-------- DOCUMENT SECTION

E.J. Pipkin, your 15 minutes of fame is upon you.

Same for you, Larry Hogan. And you, Marta Mossburg. Can the Prince of Darkness be far behind?

As Gov. Martin O’Malley prepares to run for president in 2016 -- get over it, it’s probably happening -- a cottage industry is about to bloom. They may not realize it yet, but if O’Malley runs for president, his critics are going to run right alongside him. They’ll inevitably attract attention from national reporters and pundits looking to examine O’Malley’s record -- especially from those searching for blemishes.

It won’t be pretty.

But it won’t be anything like Bill Clinton and his cadre of Arkansas critics, who loathed him, would go to any length to bring him down, and, in some cases, attempted to profit from what they knew or whatever it was they were peddling.

There was Cliff Jackson, a Hot Springs lawyer and classmate of Clinton’s at Oxford who became known as the father of Troopergate. There was Larry Case, a Little Rock private investigator, who became, according to one account, “a walking repository of every Clinton womanizing tale.” Who can forget about Gennifer Flowers? Jim and Susan McDougal, anybody? The list goes on and on.

O’Malley’s foes aren’t nearly so formidable -- or numerous, or vicious, or venal. But the fact remains that all governors have people who are thorns in their sides, who throw spitballs or brickbats at the governor at every possible occasion. Some detractors have even spent years honing the practice. And when the governor becomes a candidate for president, the critics become even more shrill.

Remember the pain Lester Maddox tried to inflict on Jimmy Carter? Or the ridicule that Texas liberals like Jim Hightower and Molly Ivins rained down on George W. Bush? Ivins, along with Texas Observer editor Lou DuBose, wrote a book about Bush with the exquisitely diminishing title “Shrub.”

O’Malley, assuming he runs for president, is in line for the same kind of scrutiny and skepticism. It’s just part of the game.

----------------

▸ DIRECTIVES:
a: Repeat the passage of the column on Martin O'Malley's critics from "Same for you, Larry" to "won’t be pretty.".
b: Go on with the column on Martin O'Malley's critics, picking up after its final sentence.

-------- DATA SUPPLIED

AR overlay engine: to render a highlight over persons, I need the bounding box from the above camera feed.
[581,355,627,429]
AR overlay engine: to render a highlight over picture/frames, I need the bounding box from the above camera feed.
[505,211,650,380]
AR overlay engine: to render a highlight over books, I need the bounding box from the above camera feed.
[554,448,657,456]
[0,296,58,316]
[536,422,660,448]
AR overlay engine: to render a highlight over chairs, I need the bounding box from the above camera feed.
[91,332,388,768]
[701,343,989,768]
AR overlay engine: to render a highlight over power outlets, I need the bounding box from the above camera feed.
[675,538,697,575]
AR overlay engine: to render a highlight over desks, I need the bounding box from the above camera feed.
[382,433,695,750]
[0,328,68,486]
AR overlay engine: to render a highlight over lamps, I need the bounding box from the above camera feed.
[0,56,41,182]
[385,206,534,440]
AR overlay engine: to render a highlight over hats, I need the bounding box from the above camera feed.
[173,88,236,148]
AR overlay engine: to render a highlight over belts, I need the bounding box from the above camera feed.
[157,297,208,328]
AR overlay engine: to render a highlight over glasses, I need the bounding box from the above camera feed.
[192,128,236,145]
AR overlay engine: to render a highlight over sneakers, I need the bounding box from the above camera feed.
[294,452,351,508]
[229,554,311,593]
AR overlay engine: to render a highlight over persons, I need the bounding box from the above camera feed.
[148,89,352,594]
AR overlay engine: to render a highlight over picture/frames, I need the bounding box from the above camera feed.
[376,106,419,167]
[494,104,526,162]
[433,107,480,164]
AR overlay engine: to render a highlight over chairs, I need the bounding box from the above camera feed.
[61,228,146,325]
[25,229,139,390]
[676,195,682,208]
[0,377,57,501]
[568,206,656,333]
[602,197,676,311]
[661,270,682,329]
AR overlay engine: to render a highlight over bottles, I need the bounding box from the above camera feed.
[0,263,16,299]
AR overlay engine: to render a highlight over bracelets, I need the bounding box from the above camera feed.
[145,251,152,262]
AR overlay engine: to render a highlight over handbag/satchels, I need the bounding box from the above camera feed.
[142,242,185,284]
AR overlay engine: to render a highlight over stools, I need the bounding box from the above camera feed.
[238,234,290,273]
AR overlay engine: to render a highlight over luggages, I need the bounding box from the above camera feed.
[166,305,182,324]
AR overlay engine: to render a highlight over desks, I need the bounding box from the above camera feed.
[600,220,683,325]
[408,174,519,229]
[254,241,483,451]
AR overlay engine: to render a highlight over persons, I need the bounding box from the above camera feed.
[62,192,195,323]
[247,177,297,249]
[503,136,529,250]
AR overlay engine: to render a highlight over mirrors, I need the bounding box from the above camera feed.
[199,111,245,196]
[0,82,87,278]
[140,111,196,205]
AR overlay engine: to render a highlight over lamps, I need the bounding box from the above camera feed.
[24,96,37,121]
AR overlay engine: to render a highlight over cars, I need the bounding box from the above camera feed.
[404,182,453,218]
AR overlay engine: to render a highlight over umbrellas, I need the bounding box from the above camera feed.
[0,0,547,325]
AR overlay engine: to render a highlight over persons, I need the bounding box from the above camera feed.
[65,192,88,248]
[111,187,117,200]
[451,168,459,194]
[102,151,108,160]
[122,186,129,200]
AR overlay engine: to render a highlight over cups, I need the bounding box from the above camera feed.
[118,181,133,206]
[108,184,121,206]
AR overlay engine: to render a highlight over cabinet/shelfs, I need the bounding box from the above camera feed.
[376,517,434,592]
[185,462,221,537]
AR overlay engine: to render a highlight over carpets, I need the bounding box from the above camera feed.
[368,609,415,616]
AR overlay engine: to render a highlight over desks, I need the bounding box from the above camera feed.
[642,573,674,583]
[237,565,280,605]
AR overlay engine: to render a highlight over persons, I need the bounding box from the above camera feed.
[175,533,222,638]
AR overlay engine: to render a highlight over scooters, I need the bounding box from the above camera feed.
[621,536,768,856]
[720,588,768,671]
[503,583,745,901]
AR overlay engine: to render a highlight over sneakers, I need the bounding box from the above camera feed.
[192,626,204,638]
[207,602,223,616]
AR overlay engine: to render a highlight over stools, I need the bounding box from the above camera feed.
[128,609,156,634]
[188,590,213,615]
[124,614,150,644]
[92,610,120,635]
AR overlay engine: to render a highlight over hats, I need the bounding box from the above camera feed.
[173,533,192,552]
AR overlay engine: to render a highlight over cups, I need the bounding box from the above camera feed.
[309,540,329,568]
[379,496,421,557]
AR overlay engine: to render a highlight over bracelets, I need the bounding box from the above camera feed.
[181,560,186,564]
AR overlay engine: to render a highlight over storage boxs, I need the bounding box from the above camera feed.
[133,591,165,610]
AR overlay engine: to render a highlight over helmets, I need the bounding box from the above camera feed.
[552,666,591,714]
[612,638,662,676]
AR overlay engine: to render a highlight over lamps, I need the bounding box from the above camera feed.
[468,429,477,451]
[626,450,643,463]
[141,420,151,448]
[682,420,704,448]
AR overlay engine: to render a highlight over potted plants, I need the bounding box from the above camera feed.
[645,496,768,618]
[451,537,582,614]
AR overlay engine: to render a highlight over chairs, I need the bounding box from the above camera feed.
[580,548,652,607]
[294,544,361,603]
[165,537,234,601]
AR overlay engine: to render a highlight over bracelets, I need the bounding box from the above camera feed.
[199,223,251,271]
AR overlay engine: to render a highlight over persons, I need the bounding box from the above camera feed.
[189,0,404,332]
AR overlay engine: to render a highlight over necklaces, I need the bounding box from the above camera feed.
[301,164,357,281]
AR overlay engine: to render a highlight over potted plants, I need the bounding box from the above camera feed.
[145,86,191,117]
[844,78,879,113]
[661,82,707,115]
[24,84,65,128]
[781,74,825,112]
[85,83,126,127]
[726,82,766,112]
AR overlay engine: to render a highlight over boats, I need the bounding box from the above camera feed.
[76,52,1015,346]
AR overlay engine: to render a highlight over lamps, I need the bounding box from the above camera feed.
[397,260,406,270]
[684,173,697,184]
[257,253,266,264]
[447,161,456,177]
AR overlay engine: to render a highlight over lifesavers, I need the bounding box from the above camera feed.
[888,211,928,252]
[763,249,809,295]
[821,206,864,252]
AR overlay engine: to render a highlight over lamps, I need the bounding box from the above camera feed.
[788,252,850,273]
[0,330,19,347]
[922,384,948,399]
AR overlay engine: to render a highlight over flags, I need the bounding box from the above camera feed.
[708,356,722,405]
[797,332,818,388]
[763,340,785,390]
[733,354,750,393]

----------------

▸ TASK-BY-TASK RESULTS:
a:
Same for you, Larry Hogan. And you, Marta Mossburg. Can the Prince of Darkness be far behind?

As Gov. Martin O’Malley prepares to run for president in 2016 -- get over it, it’s probably happening -- a cottage industry is about to bloom. They may not realize it yet, but if O’Malley runs for president, his critics are going to run right alongside him. They’ll inevitably attract attention from national reporters and pundits looking to examine O’Malley’s record -- especially from those searching for blemishes.

It won’t be pretty.

b:
Part of the calculation that every potential presidential contender must make with his or her family is how much sanity and normalcy they are willing to give up. A White House election is the big leagues. Every fault and flaw is magnified, the invasion of privacy unimaginable.

We remember well how O’Malley felt compelled, at the beginning of his first gubernatorial run, to publicly declare his marital fidelity. “I have always been faithful to my wife, from our first date to this date,” he memorably said. It effectively shut off all further inquiries.

That extraordinary statement came because O’Malley felt he was the target of a smear campaign, engineered by operatives affiliated with then-Gov. Bob Ehrlich. The Republican governor denied any wrongdoing, but sacked his aide Joe Steffen, known then and now as “the Prince of Darkness,” who admitted spreading rumors about O’Malley’s personal life.

But whatever forces were arrayed against O’Malley then will be coming after him with even greater vengeance in a presidential run.

Meantime, there are those who stand at the ready to heap criticisms upon the governor. Need a quick sound bite about the perils of monopoly government in Annapolis? Republican legislative leaders like Pipkin and Tony O’Donnell will only be too happy to comply.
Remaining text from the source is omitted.